= WHAT YOU NEED TO DO =
Output each entry exactly; skip nothing.

Scene-based spatial questions
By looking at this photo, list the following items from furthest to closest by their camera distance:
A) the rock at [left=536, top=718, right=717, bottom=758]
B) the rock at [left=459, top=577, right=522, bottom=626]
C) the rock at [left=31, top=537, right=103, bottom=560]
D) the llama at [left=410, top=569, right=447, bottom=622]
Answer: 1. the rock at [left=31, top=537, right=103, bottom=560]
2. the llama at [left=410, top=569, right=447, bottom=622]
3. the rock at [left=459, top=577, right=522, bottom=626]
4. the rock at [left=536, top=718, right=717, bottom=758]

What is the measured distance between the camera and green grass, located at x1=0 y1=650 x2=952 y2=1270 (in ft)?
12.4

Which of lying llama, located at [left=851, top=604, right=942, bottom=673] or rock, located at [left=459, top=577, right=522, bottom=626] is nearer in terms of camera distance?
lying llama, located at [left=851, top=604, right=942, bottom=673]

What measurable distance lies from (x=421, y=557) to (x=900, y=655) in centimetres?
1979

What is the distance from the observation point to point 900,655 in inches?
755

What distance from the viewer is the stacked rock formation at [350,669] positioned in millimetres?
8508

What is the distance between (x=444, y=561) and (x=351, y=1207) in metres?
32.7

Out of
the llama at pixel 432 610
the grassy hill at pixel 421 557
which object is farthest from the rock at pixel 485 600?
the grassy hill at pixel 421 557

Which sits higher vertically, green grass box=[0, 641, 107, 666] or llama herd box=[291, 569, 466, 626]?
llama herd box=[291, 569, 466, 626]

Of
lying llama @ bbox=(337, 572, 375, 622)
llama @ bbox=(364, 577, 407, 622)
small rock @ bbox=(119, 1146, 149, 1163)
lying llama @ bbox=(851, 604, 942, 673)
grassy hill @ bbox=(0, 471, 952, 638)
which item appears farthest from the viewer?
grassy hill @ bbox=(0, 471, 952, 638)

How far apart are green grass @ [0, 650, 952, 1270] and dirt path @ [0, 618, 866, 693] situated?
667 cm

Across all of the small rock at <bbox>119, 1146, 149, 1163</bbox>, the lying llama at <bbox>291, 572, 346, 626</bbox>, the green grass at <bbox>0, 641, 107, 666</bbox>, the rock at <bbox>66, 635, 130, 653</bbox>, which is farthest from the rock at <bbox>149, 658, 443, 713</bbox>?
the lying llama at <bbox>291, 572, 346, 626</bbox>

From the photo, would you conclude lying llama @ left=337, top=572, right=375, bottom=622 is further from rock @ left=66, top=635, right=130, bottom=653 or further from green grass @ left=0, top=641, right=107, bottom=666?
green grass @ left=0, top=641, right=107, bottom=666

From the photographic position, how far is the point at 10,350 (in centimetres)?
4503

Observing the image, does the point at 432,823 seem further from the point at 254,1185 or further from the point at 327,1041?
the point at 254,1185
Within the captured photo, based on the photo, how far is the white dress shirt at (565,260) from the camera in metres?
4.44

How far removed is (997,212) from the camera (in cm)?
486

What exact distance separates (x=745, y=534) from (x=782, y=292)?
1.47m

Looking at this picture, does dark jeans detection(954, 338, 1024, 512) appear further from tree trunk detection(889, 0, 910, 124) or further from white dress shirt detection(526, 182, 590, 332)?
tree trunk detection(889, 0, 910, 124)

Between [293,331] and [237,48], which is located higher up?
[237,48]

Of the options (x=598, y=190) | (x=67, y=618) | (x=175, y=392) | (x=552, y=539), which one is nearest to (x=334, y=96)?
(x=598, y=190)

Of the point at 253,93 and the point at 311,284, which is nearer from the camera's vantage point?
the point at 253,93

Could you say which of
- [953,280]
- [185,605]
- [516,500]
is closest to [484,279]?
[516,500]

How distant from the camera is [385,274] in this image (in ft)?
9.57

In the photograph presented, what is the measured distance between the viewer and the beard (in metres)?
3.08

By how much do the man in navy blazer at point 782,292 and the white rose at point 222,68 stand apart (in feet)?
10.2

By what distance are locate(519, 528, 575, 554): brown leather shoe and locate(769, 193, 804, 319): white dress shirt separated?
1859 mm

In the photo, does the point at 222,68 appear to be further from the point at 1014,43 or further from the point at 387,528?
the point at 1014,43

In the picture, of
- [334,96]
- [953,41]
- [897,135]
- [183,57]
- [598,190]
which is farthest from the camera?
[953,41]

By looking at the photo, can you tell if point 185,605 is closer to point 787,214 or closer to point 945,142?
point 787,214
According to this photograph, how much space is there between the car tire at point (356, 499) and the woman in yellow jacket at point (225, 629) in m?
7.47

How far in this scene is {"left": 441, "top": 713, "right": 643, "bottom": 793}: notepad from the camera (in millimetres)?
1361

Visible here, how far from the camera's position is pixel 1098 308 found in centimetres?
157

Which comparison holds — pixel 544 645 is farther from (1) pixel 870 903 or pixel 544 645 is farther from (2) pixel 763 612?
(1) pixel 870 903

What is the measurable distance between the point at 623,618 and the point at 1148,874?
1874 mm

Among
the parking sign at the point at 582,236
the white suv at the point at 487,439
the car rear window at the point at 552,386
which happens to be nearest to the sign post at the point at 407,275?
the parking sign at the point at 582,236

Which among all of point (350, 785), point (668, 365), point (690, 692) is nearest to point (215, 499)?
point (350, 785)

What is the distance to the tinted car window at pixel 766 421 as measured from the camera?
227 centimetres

= ANSWER =
By looking at this photo, list the following items from furthest to closest by their camera distance:
A) the rock at [left=536, top=718, right=717, bottom=758]
B) the rock at [left=459, top=577, right=522, bottom=626]
C) the rock at [left=31, top=537, right=103, bottom=560]
D) the llama at [left=410, top=569, right=447, bottom=622]
Answer: 1. the rock at [left=31, top=537, right=103, bottom=560]
2. the llama at [left=410, top=569, right=447, bottom=622]
3. the rock at [left=459, top=577, right=522, bottom=626]
4. the rock at [left=536, top=718, right=717, bottom=758]

What is the measured distance between the camera and green grass, located at x1=0 y1=650 x2=952 y2=1270 (in ft)?
12.4

Which of lying llama, located at [left=851, top=604, right=942, bottom=673] or rock, located at [left=459, top=577, right=522, bottom=626] is nearer in terms of camera distance?
lying llama, located at [left=851, top=604, right=942, bottom=673]

What measurable distance lies from (x=421, y=557) to (x=900, y=655) in centimetres?
1979

What is the distance from the observation point to point 900,655 in inches?
755

What distance from the viewer is the stacked rock formation at [350,669] positioned in millimetres?
8508

What is the distance between (x=444, y=561) and (x=351, y=1207) in metres?
32.7

Out of
the llama at pixel 432 610
the grassy hill at pixel 421 557
which object is farthest from the rock at pixel 485 600?
the grassy hill at pixel 421 557

Which sits higher vertically, green grass box=[0, 641, 107, 666] or llama herd box=[291, 569, 466, 626]?
llama herd box=[291, 569, 466, 626]

Of
lying llama @ bbox=(337, 572, 375, 622)
llama @ bbox=(364, 577, 407, 622)
small rock @ bbox=(119, 1146, 149, 1163)
lying llama @ bbox=(851, 604, 942, 673)
grassy hill @ bbox=(0, 471, 952, 638)
which item appears farthest from the viewer?
grassy hill @ bbox=(0, 471, 952, 638)

How far apart are green grass @ [0, 650, 952, 1270] and dirt path @ [0, 618, 866, 693] situated?
667 cm

Across all of the small rock at <bbox>119, 1146, 149, 1163</bbox>, the lying llama at <bbox>291, 572, 346, 626</bbox>, the green grass at <bbox>0, 641, 107, 666</bbox>, the rock at <bbox>66, 635, 130, 653</bbox>, which is farthest from the rock at <bbox>149, 658, 443, 713</bbox>?
the lying llama at <bbox>291, 572, 346, 626</bbox>

From the photo, would you conclude lying llama @ left=337, top=572, right=375, bottom=622 is further from rock @ left=66, top=635, right=130, bottom=653 or further from green grass @ left=0, top=641, right=107, bottom=666?
green grass @ left=0, top=641, right=107, bottom=666

From the photographic position, how far is the point at 10,350 (in centimetres)?
4503

Observing the image, does the point at 432,823 seem further from the point at 254,1185 or further from the point at 327,1041?
the point at 254,1185
Within the captured photo, based on the photo, how far is the white dress shirt at (565,260) from the camera in metres?
4.44

How far removed is (997,212) from the camera (in cm)?
486

What exact distance separates (x=745, y=534) from (x=782, y=292)?
1.47m

Looking at this picture, does dark jeans detection(954, 338, 1024, 512) appear further from tree trunk detection(889, 0, 910, 124) or further from white dress shirt detection(526, 182, 590, 332)?
tree trunk detection(889, 0, 910, 124)

Between [293,331] and [237,48], which is located higher up?
[237,48]

Of the options (x=598, y=190) | (x=67, y=618) | (x=175, y=392) | (x=552, y=539), which one is nearest to (x=334, y=96)?
(x=598, y=190)

Of the point at 253,93 and the point at 311,284, which is nearer from the camera's vantage point?
the point at 253,93

Could you say which of
- [953,280]
- [185,605]
- [516,500]
is closest to [484,279]?
[516,500]

How distant from the camera is [385,274] in this image (in ft)?
9.57

In the photograph presented, what is the measured distance between the viewer and the beard (in metres)?
3.08

By how much do the man in navy blazer at point 782,292 and the white rose at point 222,68 stand apart (in feet)?
10.2

By what distance are locate(519, 528, 575, 554): brown leather shoe and locate(769, 193, 804, 319): white dress shirt separated?
1859 mm

In the photo, does the point at 222,68 appear to be further from the point at 1014,43 or further from the point at 387,528?
the point at 1014,43

In the picture, of
- [334,96]
- [953,41]
- [897,135]
- [183,57]
- [598,190]
which is farthest from the camera?
[953,41]

By looking at the photo, can you tell if point 185,605 is closer to point 787,214 or closer to point 945,142?
point 787,214
According to this photograph, how much space is there between the car tire at point (356, 499) and the woman in yellow jacket at point (225, 629) in m?
7.47

How far in this scene is {"left": 441, "top": 713, "right": 643, "bottom": 793}: notepad from the camera (in millimetres)?
1361

Visible here, how far from the camera's position is pixel 1098 308 found in centimetres?
157

Which comparison holds — pixel 544 645 is farther from (1) pixel 870 903 or pixel 544 645 is farther from (2) pixel 763 612?
(1) pixel 870 903

What is the measurable distance between the point at 623,618 and the point at 1148,874?
1874 mm

Among
the parking sign at the point at 582,236
the white suv at the point at 487,439
the car rear window at the point at 552,386
which happens to be nearest to the sign post at the point at 407,275?
the parking sign at the point at 582,236

Which among all of point (350, 785), point (668, 365), point (690, 692) is nearest to point (215, 499)?
point (350, 785)

What is the distance to the tinted car window at pixel 766 421 as measured from the camera?
227 centimetres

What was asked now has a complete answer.